Supplied text:

Sunday, November 13, 2016

Week 7 (from the Book): To Recognize and Reveal the Divine Presence within Us and the World

The swallow is saying, "So that my soul shall praise You, and shall not be silent, G-d my Lord – I shall give thanks to You forever." (Psalms 30:13)

They would each say three things. Rabbi Eliezer would say: The honor of your fellow should be as precious to you as your own, and do not be easy to anger. Repent one day before your death. Warm yourself by the fire of the sages, but be beware lest you be burned by its embers; for their bite is the bite of a fox, their sting is the sting of a scorpion, their hiss is the hiss of a serpent, and all their words are like fiery coals.

Malchut shebeChesed (kingship within the context of kindness)

[Sorry for the late posting. This year, the weeks run from Wednesday to Tuesday, with Shabat as the center]

On the seventh week of the year, still in the month of Cheshvan, the swallow sings in Perek Shirah of how it cannot be silent, but rather must sing to Him of His glory and thank Him forever (Psalm 30: 13).
The Hebrew word for forever is l'olam, which contains the word olam, which means world. Olam comes from the word ehelem, which means “mask” or “hidden.” It is through our involvement with the world during this month that we reveal G-d’s presence in the world, which until that point had been hidden.
The number seven has many meanings. Our sages tell us that “Kol haShvi'im Chavivim,” every seventh is precious/beloved. Seven represents the seven days of the week, and particularly the beloved seventh day, the Sabbath. The number seven and the Sabbath are both connected with the idea of ​​returning to G-d. There are seven emotional sefirot, and the number seven is represented by sefirah of malchut. As mentioned previously, King David represents malchut, and is connected to the idea of ​​repentance and return to G-d. As also mentioned, malchut is associated with the power of speech, like the swallow which cannot be silent.

Provided information:

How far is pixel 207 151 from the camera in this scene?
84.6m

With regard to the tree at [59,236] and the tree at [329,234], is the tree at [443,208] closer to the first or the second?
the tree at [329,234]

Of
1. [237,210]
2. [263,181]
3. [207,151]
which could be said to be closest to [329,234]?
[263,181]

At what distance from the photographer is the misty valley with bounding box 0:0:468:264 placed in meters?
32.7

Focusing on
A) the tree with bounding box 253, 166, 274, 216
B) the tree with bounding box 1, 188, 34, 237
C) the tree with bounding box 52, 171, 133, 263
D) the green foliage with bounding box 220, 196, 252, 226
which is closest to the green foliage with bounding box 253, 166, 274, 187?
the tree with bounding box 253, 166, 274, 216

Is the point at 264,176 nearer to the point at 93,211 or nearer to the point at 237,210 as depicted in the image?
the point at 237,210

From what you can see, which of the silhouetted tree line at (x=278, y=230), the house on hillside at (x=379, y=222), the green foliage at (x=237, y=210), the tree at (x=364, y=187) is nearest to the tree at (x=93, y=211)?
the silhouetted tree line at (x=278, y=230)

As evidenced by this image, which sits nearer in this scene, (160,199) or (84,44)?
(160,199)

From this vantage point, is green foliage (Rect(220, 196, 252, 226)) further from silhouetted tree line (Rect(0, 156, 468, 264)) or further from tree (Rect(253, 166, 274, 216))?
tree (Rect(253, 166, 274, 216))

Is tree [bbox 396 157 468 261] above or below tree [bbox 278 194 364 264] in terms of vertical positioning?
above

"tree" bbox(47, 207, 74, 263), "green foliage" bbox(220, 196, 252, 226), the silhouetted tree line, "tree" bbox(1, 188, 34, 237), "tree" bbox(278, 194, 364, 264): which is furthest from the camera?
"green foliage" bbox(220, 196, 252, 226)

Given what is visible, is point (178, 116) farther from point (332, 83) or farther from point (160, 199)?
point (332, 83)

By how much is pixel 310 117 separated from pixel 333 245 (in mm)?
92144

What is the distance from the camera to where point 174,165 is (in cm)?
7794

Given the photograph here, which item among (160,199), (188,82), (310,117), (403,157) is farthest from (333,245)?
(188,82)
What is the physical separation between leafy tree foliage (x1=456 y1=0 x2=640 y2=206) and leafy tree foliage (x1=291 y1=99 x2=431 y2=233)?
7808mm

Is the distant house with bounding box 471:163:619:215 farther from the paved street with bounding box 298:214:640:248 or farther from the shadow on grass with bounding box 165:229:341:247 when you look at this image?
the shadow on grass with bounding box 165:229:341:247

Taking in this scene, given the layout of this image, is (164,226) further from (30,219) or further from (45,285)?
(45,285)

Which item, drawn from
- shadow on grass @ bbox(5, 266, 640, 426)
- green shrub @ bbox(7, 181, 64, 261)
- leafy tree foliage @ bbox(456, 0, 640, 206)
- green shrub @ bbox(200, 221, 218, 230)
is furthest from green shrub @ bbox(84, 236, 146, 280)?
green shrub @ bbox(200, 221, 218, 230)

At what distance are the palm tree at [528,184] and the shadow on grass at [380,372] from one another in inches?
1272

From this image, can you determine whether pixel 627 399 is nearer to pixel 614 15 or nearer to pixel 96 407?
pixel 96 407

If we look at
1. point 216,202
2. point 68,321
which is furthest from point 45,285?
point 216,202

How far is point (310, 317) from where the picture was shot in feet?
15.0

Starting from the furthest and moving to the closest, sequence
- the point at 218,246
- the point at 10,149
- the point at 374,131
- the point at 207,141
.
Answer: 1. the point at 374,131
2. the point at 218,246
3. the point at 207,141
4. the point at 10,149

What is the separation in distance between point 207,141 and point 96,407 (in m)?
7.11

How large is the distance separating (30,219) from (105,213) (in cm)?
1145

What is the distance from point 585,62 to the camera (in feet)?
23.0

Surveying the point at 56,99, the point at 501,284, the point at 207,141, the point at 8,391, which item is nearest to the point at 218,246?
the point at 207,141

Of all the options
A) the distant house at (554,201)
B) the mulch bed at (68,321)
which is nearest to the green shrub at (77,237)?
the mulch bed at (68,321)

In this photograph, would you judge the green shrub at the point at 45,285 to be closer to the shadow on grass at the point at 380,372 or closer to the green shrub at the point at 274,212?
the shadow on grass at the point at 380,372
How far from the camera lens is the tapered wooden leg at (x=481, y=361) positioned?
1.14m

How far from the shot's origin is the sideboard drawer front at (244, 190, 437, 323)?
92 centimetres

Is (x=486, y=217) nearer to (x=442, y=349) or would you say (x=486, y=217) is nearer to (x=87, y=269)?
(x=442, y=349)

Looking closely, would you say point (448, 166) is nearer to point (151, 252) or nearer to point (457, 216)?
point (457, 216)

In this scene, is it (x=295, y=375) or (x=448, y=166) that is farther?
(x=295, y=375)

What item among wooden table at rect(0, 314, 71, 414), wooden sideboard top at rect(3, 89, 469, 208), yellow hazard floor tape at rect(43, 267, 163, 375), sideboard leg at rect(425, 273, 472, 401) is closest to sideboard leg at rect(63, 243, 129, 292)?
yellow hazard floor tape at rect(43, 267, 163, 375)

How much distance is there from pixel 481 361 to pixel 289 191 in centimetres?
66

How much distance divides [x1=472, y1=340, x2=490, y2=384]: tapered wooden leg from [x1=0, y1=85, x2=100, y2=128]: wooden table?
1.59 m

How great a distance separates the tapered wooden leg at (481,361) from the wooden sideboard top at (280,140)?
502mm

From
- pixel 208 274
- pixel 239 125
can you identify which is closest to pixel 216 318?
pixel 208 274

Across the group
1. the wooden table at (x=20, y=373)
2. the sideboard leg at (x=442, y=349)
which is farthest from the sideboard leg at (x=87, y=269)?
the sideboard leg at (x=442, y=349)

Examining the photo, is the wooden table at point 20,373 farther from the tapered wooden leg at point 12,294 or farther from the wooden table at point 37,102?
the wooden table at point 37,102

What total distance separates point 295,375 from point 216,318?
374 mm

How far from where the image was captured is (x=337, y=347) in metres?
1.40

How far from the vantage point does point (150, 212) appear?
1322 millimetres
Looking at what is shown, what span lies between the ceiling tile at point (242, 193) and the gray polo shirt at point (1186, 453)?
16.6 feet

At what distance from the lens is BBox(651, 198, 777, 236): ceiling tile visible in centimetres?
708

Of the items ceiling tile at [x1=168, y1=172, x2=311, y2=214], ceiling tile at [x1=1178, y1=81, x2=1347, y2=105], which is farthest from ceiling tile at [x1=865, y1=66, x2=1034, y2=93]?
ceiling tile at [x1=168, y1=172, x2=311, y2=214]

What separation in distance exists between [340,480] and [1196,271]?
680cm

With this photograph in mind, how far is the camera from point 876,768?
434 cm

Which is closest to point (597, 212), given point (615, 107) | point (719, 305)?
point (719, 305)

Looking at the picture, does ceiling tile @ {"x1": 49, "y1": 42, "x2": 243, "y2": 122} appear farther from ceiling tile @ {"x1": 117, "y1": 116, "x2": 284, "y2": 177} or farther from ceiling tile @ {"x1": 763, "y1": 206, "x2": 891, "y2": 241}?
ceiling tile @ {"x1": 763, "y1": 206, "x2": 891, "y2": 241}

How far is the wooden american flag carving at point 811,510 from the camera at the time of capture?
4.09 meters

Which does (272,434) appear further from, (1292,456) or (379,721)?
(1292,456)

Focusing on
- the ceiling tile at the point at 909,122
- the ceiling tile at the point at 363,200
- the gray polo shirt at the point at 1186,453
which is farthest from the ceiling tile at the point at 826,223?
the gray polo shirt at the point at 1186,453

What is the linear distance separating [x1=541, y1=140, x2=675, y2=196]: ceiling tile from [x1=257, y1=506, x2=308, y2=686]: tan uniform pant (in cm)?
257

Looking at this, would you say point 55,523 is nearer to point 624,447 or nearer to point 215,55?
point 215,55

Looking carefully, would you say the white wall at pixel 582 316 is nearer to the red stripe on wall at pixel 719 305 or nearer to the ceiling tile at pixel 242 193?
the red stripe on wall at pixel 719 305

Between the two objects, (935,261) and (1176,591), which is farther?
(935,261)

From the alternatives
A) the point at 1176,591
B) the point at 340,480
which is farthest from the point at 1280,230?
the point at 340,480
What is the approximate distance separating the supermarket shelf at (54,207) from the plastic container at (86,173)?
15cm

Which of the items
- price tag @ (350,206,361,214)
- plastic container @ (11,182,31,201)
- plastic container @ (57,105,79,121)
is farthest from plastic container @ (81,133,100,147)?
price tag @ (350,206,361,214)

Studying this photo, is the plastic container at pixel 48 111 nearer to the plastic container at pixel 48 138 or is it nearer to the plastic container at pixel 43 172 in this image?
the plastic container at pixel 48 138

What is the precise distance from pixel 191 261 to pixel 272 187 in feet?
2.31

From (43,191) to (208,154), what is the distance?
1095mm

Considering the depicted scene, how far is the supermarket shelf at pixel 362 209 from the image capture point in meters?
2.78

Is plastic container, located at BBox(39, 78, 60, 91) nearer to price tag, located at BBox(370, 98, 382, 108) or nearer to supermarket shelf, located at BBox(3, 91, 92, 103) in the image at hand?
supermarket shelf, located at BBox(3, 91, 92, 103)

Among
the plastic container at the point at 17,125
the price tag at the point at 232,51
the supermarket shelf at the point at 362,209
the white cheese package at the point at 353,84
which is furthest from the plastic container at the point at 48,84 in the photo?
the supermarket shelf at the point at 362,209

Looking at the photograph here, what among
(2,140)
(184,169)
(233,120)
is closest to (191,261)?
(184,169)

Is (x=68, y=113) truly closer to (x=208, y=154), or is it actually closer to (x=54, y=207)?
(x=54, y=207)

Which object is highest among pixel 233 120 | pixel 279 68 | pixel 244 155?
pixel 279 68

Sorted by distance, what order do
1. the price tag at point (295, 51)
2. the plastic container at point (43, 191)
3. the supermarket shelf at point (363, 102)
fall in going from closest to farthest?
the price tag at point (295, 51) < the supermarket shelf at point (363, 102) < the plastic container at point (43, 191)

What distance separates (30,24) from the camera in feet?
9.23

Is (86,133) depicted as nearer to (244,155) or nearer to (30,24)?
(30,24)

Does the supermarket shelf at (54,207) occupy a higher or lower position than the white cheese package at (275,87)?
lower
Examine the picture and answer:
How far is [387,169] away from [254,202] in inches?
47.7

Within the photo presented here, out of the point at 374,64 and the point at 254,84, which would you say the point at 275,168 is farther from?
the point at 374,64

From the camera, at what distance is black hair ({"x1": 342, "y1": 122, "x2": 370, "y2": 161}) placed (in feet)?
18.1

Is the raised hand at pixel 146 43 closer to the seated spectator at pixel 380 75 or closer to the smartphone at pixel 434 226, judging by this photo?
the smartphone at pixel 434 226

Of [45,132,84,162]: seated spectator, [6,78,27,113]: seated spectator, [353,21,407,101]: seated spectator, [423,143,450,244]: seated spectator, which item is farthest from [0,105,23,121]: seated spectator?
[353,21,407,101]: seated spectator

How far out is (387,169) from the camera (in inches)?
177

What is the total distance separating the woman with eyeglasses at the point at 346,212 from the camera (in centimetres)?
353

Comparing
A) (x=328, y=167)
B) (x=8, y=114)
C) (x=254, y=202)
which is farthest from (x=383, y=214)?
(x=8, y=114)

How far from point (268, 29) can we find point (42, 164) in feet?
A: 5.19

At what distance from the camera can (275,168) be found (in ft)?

Goal of the exercise:
Continue the commentary on the swallow's song for the seventh week from where it stops.

Output for this exercise:
The Alter Rebbe explains that malchut, which means kingship, is closely related to the concept of kavod, honor or glory, a word also used in the song of the swallow. The connection between malchut and kavod can be gleaned from the phrase we say right after reciting the Shemah: “Baruch Shem Kvod Malchuto L’Olam Va'ed,” “Blessed be the Name of the Honor of His kingdom forever and ever.” Cheshvan is also a month that is closely related to the Temple, where the glory, kavod of Hashem rests.
In Pirkei Avot, Rabbi Eliezer teaches that the honor [kavod] of your neighbor must be so precious [chaviv] to you as if it were your own, and that one should not become easily angered. (II:10). Rabbi Eliezer also teaches that one must repent one day before death. However, as no one knows when he or she will die, everyone must repent daily. Rabbi Eliezer further cautions us regarding our behavior in front of sages in order not to be harmed by their reactions.
We know that the Flood began on the seventeenth of the month of Cheshvan, which falls either during week seven or week eight. This unfortunate phenomenon would not have taken place had the people of the time repented one day before their death and properly treated their neighbors and sages. The Torah also holds Noah accountable for the Flood, because he did not pray for the rest of the people. In this sense, the honor of his neighbors was not precious to him – he thought only of himself.
For Rabbi Eliezer, in order to follow a just path, it is very important to have a “good eye,” and to avoid an “evil eye” at all costs. We also know that one of the main causes of the Flood was stealing. Such criminal actions usually begin by looking at someone else’s possessions with an evil, jealous eye.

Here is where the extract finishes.